In the early 1960s, Crawford worked with the Kimber Committee, which recommended a new securities law for Ontario in 1965. He was involved in drafting the legislation to implement the Kimber recommendations, which formed the basis of a new Securities Act in Ontario and subsequently in other provinces.

Crawford shifted from law to business in 1985, becoming president and chief operating officer of Imasco Ltd. in 1986; and chairman, president and CEO in 1987. He retired as CEO in 1995 and as chairman of Imasco Ltd. in 2000. He then rejoined Osler as Counsel.

As his Wikipedia entry attests, Crawford was everywhere: “He was the chairman of the Atlantic Institute for Market Studies (AIMS), chancellor of Mount Allison University and chairman of AT&T Canada.
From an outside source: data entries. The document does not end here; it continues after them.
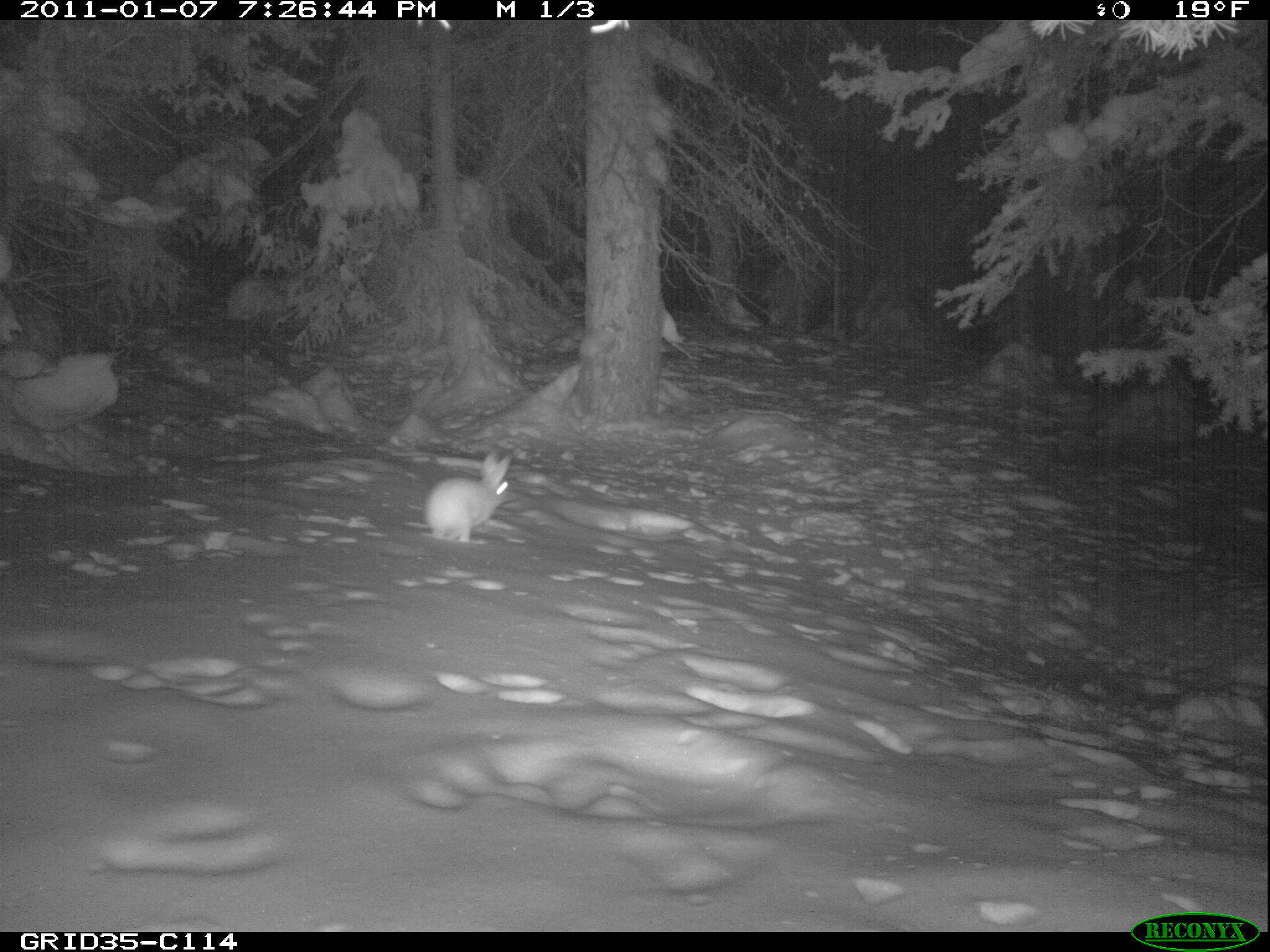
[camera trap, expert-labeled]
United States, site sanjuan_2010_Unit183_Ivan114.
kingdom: Animalia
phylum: Chordata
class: Mammalia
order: Lagomorpha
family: Leporidae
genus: Lepus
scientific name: Lepus americanus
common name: snowshoe hare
He was a corporate director for Canadian National Railway and was a member of the board of the Maple Leaf Foods as well as governor of the University of Waterloo.”
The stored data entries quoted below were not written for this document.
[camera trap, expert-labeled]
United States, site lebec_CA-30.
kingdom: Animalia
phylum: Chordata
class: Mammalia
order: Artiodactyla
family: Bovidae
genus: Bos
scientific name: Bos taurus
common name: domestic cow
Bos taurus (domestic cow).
Most memorably for Canadian dealmakers, Crawford chaired “the Pan-Canadian Investors Committee for Third-Party Structured Asset Backed Commercial Paper; was the former chair of the Five-Year Review Committee appointed to review securities legislation in Ontario and was also the chair of the Securities Industry Committee on Analyst Standards … In 2000, he was inducted into the Canadian Business Hall of Fame and named Ivey Business Leader of the Year.

Horner inherited the legacy of Crawford, absorbing much of it side-by-side. If practising corporate law is really about relationships, it starts by the example of a mentor supporting a mentee: “Purdy Crawford would ask me to draft something, then he would revise it three times,” says Horner. “But when the client came, he would say, ‘look what Clay did. You should go directly to Clay’.” Crawford gave over files to Horner and others once he knew they would rise to the occasion. Horner has tried to emulate his example.  

Lexpert asked Horner: Within those relationships and on the deals, how important are ethics and can you teach them? Horner replied, “Ethics cannot be underestimated; they are so important. Firm leaders need to teach them – and embody them – and every lawyer needs to learn them. Professional responsibility and a client-first ethos must always take priority over firm or individual self interest.”

This becomes critical, he explains, especially when a lawyer makes a mistake. Horner modestly tells of an early mistake in his own career, the kind where he “couldn’t sleep for two nights” and then told the client, who might never have discovered it otherwise. “The importance of owning up to a mistake is critical. You shouldn’t carry that burden on your own. If you don’t own up, the mistake may become more difficult to correct. Besides, it’s just plain wrong.”

HORNER TOOK TO heart the matters of law firm leadership and broader community contribution. He is a former Co-chair of the firm. He was also pleased to lead on the establishment of its first Strategic Plan, citing its importance in everyone pulling together in the firm, on the team. And he made the celebration of the firm's United Way giving totals one of the three special moments in the firm's annual calendar.

One lesson new lawyers might take from Horner is to make time for a passionate interest outside of law. In Horner’s case he is a passionate Standardbred Horse-Racing enthusiast. Having said that, he chairs the Woodbine Entertainment Group Board of Directors, which means he has built up good relationships there too.